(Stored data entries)
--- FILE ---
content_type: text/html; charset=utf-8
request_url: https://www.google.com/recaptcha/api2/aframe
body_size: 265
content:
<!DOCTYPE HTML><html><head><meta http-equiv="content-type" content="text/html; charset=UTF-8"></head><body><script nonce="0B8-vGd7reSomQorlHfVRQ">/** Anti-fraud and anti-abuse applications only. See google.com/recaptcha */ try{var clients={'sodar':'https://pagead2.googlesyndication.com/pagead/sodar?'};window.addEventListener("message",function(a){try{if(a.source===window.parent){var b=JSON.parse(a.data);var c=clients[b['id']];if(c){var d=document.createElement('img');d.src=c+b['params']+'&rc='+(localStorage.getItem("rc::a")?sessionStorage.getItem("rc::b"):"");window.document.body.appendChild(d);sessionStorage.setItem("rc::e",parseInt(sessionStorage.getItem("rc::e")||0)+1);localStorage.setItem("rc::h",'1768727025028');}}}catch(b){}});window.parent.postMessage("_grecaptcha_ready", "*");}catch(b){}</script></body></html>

* * *

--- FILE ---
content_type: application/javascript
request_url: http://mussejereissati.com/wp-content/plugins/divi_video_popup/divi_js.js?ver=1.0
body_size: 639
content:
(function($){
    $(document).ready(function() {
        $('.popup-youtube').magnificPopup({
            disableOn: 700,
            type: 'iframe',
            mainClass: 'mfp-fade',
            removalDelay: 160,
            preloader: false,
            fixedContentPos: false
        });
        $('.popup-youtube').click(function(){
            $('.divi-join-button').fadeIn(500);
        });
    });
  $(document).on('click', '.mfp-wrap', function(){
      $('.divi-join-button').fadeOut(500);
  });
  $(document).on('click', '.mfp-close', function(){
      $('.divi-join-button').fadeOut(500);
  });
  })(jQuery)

◆ TO DO ◆
Copy out every line from the data above in which the word "click" occurs.

◆ OUTPUT BELOW ◆
        $('.popup-youtube').click(function(){
  $(document).on('click', '.mfp-wrap', function(){
  $(document).on('click', '.mfp-close', function(){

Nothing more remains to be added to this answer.